Our group uses the Neurosky MindWave, a $99 wireless EEG with a single elecdrode placed roughly on Fp2. These sensors have terrible spatial resolution (most EEG caps have over 60 sensors) and poor signal quality (the electrode is not precisely placed, and doesn't use gel to help conduct the signal). But, despite the limitations of our sensing, our machine learning-based approach to analyzing our data achieves up to 97% accuracy identifying between subjects, and 95%-100% accuracy classifying between mental tasks.

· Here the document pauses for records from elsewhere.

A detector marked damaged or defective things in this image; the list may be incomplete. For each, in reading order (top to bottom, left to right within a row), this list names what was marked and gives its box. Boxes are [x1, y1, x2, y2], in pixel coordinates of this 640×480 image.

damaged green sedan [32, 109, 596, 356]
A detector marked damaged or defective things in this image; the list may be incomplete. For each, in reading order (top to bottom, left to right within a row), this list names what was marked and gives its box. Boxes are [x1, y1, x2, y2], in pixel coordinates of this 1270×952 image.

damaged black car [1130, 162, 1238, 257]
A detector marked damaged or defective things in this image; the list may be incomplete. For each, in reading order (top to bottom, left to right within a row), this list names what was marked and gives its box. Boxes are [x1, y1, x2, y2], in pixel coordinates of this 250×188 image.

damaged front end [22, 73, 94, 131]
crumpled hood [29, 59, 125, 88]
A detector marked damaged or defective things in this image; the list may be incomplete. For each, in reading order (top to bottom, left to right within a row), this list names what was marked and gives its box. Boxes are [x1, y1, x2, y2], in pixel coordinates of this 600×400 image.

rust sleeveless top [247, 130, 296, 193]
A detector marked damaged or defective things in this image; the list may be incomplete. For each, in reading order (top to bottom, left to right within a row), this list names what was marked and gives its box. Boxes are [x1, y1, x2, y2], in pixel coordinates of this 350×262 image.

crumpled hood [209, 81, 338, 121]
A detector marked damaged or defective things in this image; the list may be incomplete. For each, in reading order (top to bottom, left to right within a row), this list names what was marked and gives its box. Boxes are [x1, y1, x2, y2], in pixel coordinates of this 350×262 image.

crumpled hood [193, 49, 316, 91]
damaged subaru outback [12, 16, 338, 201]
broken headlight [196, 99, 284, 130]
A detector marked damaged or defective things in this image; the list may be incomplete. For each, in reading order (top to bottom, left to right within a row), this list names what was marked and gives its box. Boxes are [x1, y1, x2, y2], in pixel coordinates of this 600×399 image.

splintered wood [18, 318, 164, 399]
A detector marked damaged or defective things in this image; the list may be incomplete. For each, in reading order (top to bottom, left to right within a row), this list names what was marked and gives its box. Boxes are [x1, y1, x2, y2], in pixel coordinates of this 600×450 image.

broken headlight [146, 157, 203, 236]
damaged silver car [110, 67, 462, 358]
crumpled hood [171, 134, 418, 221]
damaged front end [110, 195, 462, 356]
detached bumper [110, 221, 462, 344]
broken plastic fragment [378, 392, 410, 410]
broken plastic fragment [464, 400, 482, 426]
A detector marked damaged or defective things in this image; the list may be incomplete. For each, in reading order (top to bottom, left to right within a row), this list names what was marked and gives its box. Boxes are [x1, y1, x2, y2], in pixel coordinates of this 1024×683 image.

In this tutorial, I'll walk you through building and testing an SVM that takes an EEG reading and predicts who, among a group of people, the brainscan came from.

This tutorial elucidates our classification strategies. More broadly, it shows how to setup, train and test a support vector machine in Python.

At the end, I include a script that takes an EEG reading as input and guesses what mental task the subject was doing. That snippet should show you how to adapt the main tutorial to other cases. I also include some helpful links for further exploration.


I'm going to assume you've already done some data collection. In our group, we took ten-second recordings of 15 people doing various mental tasks (e.g., thinking about moving a finger; imagining a song, etc). Each participant performed ten trials. I recommend collecting at least ten trials per participant, as you'll need enough trials for both training and testing sets when doing cross-validation (more about this below).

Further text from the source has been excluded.